Где же я ее видел? На кого-то она мучительно похожа, но только вот на кого?

И тут раздался долгий звонок в дверь.

Молодой наш шофер Гриша смущенно улыбался.

— Зовут, — и он виновато развел руками.

— Кто?

— Главврач.

— А что случилось?

— Не знаю.

Да, что-то случилось, иначе подождали бы два дня. Может, какая-то жалоба и нужно срочно разобраться. Но вроде бы у меня не было грубых проколов.

Он пошел мне навстречу, наш главврач, длинный, сухой, с до блеска бритым черепом, с печальным морщинистым лицом многолетнего язвенника. Руку пожал, усадил.

— Вы простите, Всеволод Сергеевич, дело срочное. Лариса Павловна подала заявление. Сперва в отпуск, потом совсем. Вы остались без заведующего. Через три дня она уезжает с мужем. Подвести ее не могу — потому спешка.

Лариса Павловна заведовала «Скорой помощью» тридцать лет, мы как-то и не представляли, что когда-нибудь будем работать без нее. Правда, она всегда говорила — работаю только до пенсии и фьють. Но три дня назад ей стукнуло пятьдесят пять, и вчера она подала заявление.

— А уговаривали?

— Пустой номер. Муж — отставник, в семье по кругу триста тридцать, едут к внукам. Все! — и он, прикрыв глаза, правой рукой ощупал лицо — такая манера, словно бы человек желает убедиться, что уши, нос, глаза на привычном месте. — Должность, прямо скажем, невеликая. Со стороны брать неловко. Да и где ты его найдешь, надежного человека? Значит, в своем коллективе. У вас двое мужчин — вы и Алферов. Остальные — женщины. Нет, я не против женщин, — главврач бегло усмехнулся, и подвижное лицо его собралось ко рту, как бы для плевка. — Но они у вас либо совсем молоденькие, либо предпенсионные — не захотят перед пенсией терять в деньгах.

И это было верное замечание — заведующий не получает за стажность на «Скорой помощи», рублей пятьдесят в месяц потери. Правда, можно совмещать, и по кругу это будут те же деньги, но совместительство не идет к пенсии — таковы хитрости нашего быта.

— Значит, или вы или Алферов. И я прошу вас согласиться, Всеволод Сергеевич.

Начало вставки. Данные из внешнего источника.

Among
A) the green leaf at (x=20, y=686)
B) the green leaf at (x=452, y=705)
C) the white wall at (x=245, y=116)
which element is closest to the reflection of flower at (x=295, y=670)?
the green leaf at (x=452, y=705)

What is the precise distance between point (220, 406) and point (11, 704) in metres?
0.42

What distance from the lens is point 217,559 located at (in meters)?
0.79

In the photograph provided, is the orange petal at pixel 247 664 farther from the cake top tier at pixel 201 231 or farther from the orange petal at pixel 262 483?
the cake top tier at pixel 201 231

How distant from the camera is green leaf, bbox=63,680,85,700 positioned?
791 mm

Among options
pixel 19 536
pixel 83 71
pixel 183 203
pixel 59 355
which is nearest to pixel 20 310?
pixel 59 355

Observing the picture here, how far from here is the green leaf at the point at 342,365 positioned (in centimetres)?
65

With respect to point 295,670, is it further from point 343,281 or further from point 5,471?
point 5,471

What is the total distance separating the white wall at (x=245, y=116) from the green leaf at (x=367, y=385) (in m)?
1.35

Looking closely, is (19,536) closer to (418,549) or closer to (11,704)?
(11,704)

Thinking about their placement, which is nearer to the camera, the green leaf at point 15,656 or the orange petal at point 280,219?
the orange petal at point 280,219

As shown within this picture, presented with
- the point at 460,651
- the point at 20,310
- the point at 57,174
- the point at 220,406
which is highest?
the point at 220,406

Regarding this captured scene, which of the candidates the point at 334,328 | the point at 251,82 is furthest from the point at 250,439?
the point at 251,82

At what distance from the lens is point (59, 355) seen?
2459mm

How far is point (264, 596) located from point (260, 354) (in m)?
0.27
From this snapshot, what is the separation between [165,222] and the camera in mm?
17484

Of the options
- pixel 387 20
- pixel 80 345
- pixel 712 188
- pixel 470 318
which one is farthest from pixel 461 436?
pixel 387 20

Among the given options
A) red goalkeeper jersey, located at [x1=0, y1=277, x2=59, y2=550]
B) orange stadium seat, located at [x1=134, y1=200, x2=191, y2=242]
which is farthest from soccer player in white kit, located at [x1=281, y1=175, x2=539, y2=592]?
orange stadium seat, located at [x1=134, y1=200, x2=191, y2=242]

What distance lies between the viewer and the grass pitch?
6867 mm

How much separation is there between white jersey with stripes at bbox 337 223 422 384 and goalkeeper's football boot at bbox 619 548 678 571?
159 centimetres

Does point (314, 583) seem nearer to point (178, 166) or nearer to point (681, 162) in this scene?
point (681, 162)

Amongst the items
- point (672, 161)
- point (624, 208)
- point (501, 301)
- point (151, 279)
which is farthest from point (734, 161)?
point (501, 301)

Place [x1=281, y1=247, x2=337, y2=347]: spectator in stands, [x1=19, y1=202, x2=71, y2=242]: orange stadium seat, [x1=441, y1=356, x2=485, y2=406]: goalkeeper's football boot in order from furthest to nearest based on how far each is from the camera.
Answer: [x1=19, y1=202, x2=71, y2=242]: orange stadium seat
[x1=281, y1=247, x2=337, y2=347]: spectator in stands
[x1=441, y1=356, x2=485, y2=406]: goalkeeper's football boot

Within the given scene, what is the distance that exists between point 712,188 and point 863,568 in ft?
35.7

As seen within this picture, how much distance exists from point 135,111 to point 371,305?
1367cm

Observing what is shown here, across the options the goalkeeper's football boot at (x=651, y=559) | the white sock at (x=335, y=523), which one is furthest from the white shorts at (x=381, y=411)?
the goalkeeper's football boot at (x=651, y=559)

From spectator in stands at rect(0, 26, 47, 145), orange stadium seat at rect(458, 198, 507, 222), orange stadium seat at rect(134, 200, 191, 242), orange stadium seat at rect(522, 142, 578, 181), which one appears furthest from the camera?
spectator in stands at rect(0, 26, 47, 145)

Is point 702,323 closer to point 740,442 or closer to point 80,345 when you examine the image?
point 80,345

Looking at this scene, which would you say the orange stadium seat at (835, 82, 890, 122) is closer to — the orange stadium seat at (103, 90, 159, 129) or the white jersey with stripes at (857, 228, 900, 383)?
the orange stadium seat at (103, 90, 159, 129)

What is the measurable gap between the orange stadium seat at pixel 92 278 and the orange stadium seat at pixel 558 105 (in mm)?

Предложение не было неожиданным: когда прежде Лариса Павловна уходила в отпуск, я иногда замещал ее. Я или Елена Васильевна. Но я еще не смирился, что Лариса Павловна уходит от нас. Как-то уж считалось, что «Скорая помощь» — ее царство, начальство не вмешивалось. На нас и жалоб почти не было, письменных, во всяком случае. Ларису Павловну в городе знали, и, если кто провинится на вызове, больные звонили ей. Разбиралась она строго, но начальство не вмешивала. Мы всегда считались одной из лучших «Скорых» в области, а несколько лет были и вообще лучшими.

Да, предложение неожиданным не было, как не было у меня и сомнений.